TASK DIRECTIONS: Write every line of the items below as a JSON list of strings, one string per line, skipping blank lines. Leave the pictures out of the list.

## begin EXCERPTED DATA

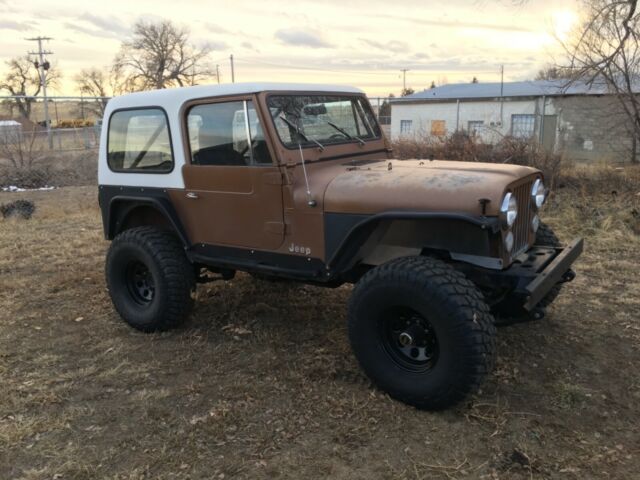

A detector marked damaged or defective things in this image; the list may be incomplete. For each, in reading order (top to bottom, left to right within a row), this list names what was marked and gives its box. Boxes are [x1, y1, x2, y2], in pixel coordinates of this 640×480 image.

rusty hood [324, 159, 540, 216]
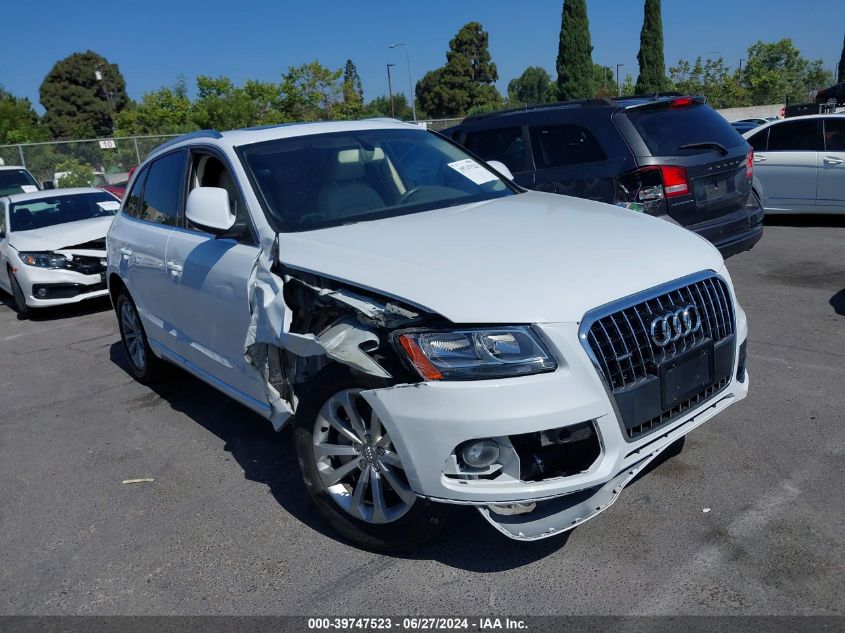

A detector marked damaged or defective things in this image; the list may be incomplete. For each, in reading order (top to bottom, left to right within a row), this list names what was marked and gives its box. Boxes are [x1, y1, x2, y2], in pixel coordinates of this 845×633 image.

broken headlight [17, 251, 68, 268]
crumpled hood [9, 217, 112, 252]
crumpled hood [276, 190, 720, 324]
front-end collision damage [242, 237, 428, 430]
broken headlight [394, 326, 556, 380]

## end EXCERPTED DATA

FULL OUTPUT:
[
  "A detector marked damaged or defective things in this image; the list may be incomplete. For each, in reading order (top to bottom, left to right within a row), this list names what was marked and gives its box. Boxes are [x1, y1, x2, y2], in pixel coordinates of this 640×480 image.",
  "rusty hood [324, 159, 540, 216]",
  "A detector marked damaged or defective things in this image; the list may be incomplete. For each, in reading order (top to bottom, left to right within a row), this list names what was marked and gives its box. Boxes are [x1, y1, x2, y2], in pixel coordinates of this 845×633 image.",
  "broken headlight [17, 251, 68, 268]",
  "crumpled hood [9, 217, 112, 252]",
  "crumpled hood [276, 190, 720, 324]",
  "front-end collision damage [242, 237, 428, 430]",
  "broken headlight [394, 326, 556, 380]"
]